"La vie est une Gare ou je ne m'appelle pas Carmen!": un magnifique parcours initiatique et universel!
"La vie est une gare, je vais bientôt partir, je ne vous dirai pas où", telle est la phrase de Marina Tsvetaeva qui est aussi le point de départ de la nouvelle création de la danseuse Yana Maizel, produite par la compagnie "Errances", et présentée au public, durant trois jours consécutifs, à la Maison des Métallos à Paris. Dans ce spectacle qui mêle théâtre, musique et danse flamencas et dans lequel Yana évoque l'exil et la quête d'identité, elle emporte le public dans un voyage singulier, poétique et burlesque, de la Russie à l'Espagne en passant par la France. Retour sur ce spectacle dont l'impact émotionnel, la force et la portée philosophique sont tels que nous pouvons affirmer qu'il nous accompagne encore, dans notre réflexion, plusieurs jours après y avoir assisté.
Le spectacle débute par une Solea interprétée par les talentueux artistes: le chanteur Cristo Cortes et le guitariste Dani Barba Moreno; puis Yana entre en scène, pieds nus dans une combinaison bleue; elle se lance dans une Farruca, accompagnée par ses acolytes, tandis qu'elle dit "le mal du pays", un texte du poète russe Marina Tsevetaeva, traduit et adapté pour cette création. Ce texte fait écho à son vécu; En effet, il y a plusieurs années, Yana a quitté sa Russie natale, pour aller étudier le théâtre et la danse au Canada. Puis, elle séjourna à Grenade, en Espagne, pour faire l'apprentissage de la danse Flamenca avant de s'installer à Paris, ville où elle a complété ses études théâtrales à l’Ecole Internationale de Théâtre Jacques Lecoq avant de partir à Madrid, dans le but d'approfondir la danse Flamenca à la célèbre école Amor de Dios. Dans cet exil, loin de ses racines, bien qu'elle soit nourrie par de multiples influences et cultures, Yana exprime la nostalgie du pays natal au travers de sa danse et elle s'interroge. Le spectacle se poursuit avec le texte de "La Madeleine" de Proust, tandis que Yana interprète une Alegria avec Bata de cola, puis, debout face au micro, elle dit "La peur" , un texte qu'elle décline en quatre langues tandis qu'elle martèle le sol de ses zapateados, comme pour marquer la présence des pulsations d'un cœur qui ne veut pas s'arrêter de battre. "Peur de partir, peur d'arriver, peur d'être là". Yana exprime cette peur qui empêche tout individu de vivre le moment présent, de vivre tout simplement. Une lueur d'espoir surgit de ce questionnement: "et si je n'avais plus peur?" rajoute -telle.
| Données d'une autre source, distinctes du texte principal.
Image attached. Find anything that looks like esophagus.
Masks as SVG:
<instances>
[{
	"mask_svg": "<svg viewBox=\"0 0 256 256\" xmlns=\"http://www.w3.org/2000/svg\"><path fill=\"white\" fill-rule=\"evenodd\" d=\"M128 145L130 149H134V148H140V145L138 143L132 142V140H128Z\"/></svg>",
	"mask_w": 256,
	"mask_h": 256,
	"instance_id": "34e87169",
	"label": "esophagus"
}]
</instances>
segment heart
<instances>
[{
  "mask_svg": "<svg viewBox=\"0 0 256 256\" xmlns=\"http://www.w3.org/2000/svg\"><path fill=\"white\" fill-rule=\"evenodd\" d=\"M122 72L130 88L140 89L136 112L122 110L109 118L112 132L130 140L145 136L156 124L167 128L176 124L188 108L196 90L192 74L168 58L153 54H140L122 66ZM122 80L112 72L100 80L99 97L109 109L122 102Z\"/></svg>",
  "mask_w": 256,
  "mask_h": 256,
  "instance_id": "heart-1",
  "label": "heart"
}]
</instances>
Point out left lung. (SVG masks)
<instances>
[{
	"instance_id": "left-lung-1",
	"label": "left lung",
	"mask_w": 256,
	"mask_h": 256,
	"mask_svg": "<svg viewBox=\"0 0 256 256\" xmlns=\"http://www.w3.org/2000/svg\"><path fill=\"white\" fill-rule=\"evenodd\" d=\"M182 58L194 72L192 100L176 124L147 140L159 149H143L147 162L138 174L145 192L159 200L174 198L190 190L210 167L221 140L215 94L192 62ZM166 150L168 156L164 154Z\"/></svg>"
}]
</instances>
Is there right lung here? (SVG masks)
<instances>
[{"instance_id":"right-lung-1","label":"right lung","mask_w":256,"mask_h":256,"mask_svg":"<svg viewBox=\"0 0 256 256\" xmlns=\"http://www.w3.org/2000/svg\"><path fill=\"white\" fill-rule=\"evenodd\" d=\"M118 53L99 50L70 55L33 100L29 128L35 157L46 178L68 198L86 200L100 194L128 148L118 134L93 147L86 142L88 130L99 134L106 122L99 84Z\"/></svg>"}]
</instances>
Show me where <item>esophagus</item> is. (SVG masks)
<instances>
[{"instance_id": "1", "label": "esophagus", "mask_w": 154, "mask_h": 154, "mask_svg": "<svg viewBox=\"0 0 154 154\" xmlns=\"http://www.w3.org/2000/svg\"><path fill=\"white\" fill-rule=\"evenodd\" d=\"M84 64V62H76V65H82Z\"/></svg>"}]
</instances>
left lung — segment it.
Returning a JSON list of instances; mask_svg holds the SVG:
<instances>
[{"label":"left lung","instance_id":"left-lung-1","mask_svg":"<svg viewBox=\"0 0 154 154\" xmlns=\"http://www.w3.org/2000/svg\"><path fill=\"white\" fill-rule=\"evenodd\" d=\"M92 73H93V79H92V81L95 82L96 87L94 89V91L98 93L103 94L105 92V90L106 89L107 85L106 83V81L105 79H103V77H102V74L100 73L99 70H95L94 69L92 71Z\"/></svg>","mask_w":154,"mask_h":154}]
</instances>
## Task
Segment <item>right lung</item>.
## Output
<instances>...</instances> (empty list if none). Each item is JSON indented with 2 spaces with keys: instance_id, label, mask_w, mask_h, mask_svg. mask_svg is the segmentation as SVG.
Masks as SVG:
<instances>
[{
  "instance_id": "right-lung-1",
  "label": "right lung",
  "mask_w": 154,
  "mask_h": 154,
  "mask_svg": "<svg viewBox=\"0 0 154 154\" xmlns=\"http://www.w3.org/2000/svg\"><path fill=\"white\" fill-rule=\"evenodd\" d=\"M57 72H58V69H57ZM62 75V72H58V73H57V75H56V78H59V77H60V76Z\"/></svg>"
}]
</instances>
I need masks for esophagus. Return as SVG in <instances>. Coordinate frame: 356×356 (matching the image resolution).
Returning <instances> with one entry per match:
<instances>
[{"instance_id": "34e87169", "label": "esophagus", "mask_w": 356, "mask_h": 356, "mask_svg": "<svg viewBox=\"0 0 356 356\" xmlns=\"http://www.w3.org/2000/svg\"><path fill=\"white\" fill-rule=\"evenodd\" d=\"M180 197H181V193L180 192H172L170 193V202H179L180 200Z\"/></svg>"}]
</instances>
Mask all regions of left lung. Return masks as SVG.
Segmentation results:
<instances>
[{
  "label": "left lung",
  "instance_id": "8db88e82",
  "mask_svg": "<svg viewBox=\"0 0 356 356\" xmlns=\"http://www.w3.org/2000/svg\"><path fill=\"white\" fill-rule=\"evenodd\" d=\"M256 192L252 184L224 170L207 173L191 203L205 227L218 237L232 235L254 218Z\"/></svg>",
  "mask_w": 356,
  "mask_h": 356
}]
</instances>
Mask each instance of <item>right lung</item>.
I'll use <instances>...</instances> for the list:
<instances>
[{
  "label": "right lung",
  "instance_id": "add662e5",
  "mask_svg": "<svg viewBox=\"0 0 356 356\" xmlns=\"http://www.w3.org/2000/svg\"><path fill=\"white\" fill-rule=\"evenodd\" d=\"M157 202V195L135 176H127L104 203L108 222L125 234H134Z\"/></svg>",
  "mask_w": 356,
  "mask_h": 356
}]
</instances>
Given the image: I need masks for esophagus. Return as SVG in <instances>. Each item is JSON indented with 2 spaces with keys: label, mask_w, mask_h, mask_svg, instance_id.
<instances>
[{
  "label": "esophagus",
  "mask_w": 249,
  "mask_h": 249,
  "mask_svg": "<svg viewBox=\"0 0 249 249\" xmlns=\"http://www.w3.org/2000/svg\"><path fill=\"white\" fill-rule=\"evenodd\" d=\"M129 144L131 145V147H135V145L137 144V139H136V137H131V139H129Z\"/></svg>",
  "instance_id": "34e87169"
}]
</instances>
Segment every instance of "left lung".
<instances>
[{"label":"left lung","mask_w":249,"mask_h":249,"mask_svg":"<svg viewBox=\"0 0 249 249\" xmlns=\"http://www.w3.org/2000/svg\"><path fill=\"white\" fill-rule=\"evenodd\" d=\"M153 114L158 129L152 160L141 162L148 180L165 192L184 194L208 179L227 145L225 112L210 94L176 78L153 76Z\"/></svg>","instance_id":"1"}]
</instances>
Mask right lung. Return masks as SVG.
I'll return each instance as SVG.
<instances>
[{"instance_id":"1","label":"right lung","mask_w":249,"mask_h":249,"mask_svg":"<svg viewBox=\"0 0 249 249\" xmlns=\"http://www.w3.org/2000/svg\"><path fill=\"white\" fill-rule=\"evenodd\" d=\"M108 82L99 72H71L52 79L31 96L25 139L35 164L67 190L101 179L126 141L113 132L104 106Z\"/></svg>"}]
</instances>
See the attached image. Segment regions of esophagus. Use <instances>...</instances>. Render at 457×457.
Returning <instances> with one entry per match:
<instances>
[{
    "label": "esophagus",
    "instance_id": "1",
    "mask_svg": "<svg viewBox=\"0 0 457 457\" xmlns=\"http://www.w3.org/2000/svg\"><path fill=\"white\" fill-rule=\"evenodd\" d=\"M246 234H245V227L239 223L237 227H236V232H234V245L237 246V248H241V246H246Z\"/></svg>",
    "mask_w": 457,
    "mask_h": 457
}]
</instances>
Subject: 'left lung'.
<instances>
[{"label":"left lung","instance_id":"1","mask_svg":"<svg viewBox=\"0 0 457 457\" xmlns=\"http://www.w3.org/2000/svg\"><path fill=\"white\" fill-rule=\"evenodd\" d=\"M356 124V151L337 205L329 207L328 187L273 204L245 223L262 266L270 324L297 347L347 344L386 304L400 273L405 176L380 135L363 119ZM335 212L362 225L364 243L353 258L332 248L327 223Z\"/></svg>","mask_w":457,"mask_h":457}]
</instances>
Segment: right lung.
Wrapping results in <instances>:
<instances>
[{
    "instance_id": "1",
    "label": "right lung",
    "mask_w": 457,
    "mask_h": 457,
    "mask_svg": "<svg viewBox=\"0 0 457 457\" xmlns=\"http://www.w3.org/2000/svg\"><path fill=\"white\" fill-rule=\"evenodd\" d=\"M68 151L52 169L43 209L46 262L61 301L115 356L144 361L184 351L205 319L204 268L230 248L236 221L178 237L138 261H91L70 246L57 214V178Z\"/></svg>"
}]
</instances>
Traversant les années et les frontières, Yana évoque ensuite l'Andalousie en apportant un mannequin en bois paré d'un costume typique de danseuse andalouse et, face à cette présence, elle interprète une Buleria durant laquelle elle scande "Je ne m'appelle pas Carmen", s'interrogeant sur la légitimité de danser le Flamenco, tandis que le chanteur Cristo Cortes incarne le rôle du dogme et de la tradition Flamenca. Le guitariste Dani Moreno l'accompagne dans ce palo, et ensemble, ils sillonnent les chemins du doute, des rêves et de l'espoir. Grâce à son talent de danseuse, de comédienne et de chorégraphe, Yana partage avec le public cette quête d'identité qui va au-delà de l'aspect autobiographique puisque celle-ci revêt une véritable dimension philosophique et universelle. Au public de s'interroger: Appartenons-nous à notre pays d'origine ou plutôt au pays qui nous a construit et accueilli? Peut- on s'approprier une culture autre que celle de nos origines? Peut -on véritablement prendre racine dans une terre différente de celle qui est inscrite dans notre mémoire génétique? Sans vouloir donner de réponses précises, ce spectacle nous convie à une réflexion dont le fruit appartient à chacun. C'est là aussi que réside la magie du spectacle!